Many people who have suffered a stroke or have become paraplegic wish to die. However, there are exceptions.

Seventy six year old Polish immigrant Magda*, suffered a series of strokes in the mid nineties that left her completely disabled and dependent on her children. She repeatedly expressed a wish to die.

"I am old. I have had my life. Let me go. "

However, one year ago her first great grandchild was born. She was reinvigorated with a will to live.

"I am so glad," she said , "That I did not die and have lived to see my great grandchildren."

But what about others who do not have any joy in their lives? Should they not be allowed to take control of their own fate?
According to devout Catholics, no.

"It is God's choice. You are not in charge of what you do with your body. Only God has that power. You have no right to end your own life." This is the opinion of Maria*, a devout parishioner.
Maria, however, has not and does not know anyone who has been left immobile, shitting their pants, humiliated and without hope.

A disabled New Zealand woman has commited suicided by refusing not to eat for 16 days. Australian euthanasia campaigner, Philip Nitschke, said today that Margaret Page's death was a tragedy.
"It is disgusting that the only option Margaret had left was to deny herself fluids and food and engage in a macabre process of slow torture and death," he was quoted saying by the New Zealand Press Association.

Nitschke is completely correct. If someone's quality of life has disintegrated so profoundly, they have every right to end it in the least traumatic way possible.

——————

§ **TASK INSTRUCTIONS**:
(1) Copy the passage of the euthanasia text between "Many people who" and "their own fate?", inclusive, changing "Polish" to "Hungarian".
(2) Answer these questions from the euthanasia text.
(a) How old is Magda?
(b) How is Maria described?
(c) What role and nationality does the text give Philip Nitschke?

§ **SOURCE DATA**:
——————

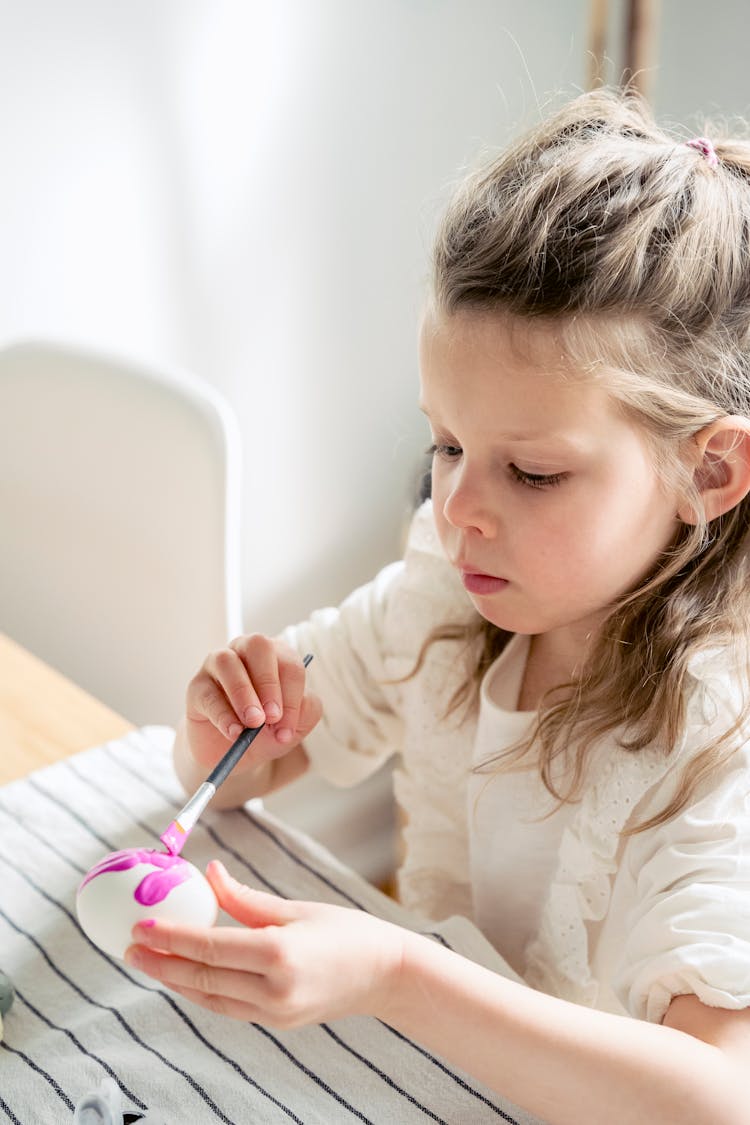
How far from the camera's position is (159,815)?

——————

§ **ANSWERS BY TASK**:
(1)
Many people who have suffered a stroke or have become paraplegic wish to die. However, there are exceptions.

Seventy six year old Hungarian immigrant Magda*, suffered a series of strokes in the mid nineties that left her completely disabled and dependent on her children. She repeatedly expressed a wish to die.

"I am old. I have had my life. Let me go. "

However, one year ago her first great grandchild was born. She was reinvigorated with a will to live.

"I am so glad," she said , "That I did not die and have lived to see my great grandchildren."

But what about others who do not have any joy in their lives? Should they not be allowed to take control of their own fate?

(2)
(a) Seventy-six years old.
(b) As a devout parishioner.
(c) He is an Australian euthanasia campaigner.